Six hours of arguments
In Saint John on Wednesday, lawyers argued for nearly six hours.
David Coles, a lawyer for the CBC and Telegraph-Journal, argued the details should be released, while lawyers for both Andrik-Oland and Oland argued the publication ban should remain in place.
DeWare said she will issue a decision by the end of January.
The lawyers, Oland and Andrik-Oland were present by phone Wednesday, with only DeWare, the stenographer and two reporters present in court.
In a sworn affidavit, CBC senior manager Deborah Nobes wrote there's public interest in revealing what evidence was used to obtain this emergency order. She said before the sentencing hearing at his first trial, Oland received more than 50 letters referring to his good character, but the granting of an emergency order would seem "at its face … seriously at odds" with those letters.
She said there's public interest in reporting on the evidence and findings, so that "the public may assess whether the order was properly issued."
Andrik-Oland's lawyer Martha McCarthy said sometimes the open court principle "hampers access to justice," as in cases of sexual assault where victims don't come forward out of fear their complaint will be made public.
McCarthy also said the details should remain under a publication ban to maintain her client's privacy.
"She's entitled to finality and privacy," McCarthy said. "[She] didn't ask for any of this."
McCarthy argued removing the publication ban would undermine the confidence in the intimate partner violence legislation, and might deter victims from coming forward.

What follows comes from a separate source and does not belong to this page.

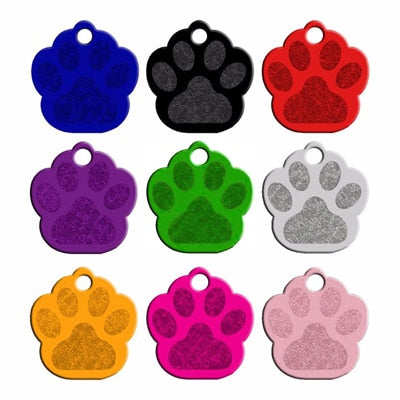 Pet-Supplies Id-Tags Name-Phone Custom Engraved Personalized Pet-Dog Wholesale Cat 100pcs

"There was definitely sufficient evidence of the concerns with respect to my client's safety and security arising from her particular circumstances," McCarthy said. "Not just as a victim of intimate partner violence but also as somebody who was married to a man who became the subject of a media circus."
Coles argued this is a "very specific" case, and if there was a reason for the publication ban to remain for the sake of victim safety, then it should be upheld. But he said the evidence is not there.
"Where is the evidence that a publication ban was necessary to protect [safety]?" He asked during the hearing.
Questioning McCarthy, DeWare said if the intention of the intimate partner violence emergency legislation is for "complete confidentiality" to the person asking for intervention, then "wouldn't we see that in the legislation itself?"
McCarthy said yes, "for sure, they could have gone further," with the legislation, but they left it to the judge's discretion.
Lawyers for Oland and Andrik-Oland want the judge to dismiss the application to remove the publication ban, order the media to pay for the legal costs of the hearing and to remove their previous online stories about Andrik-Oland's request for emergency domestic violence intervention.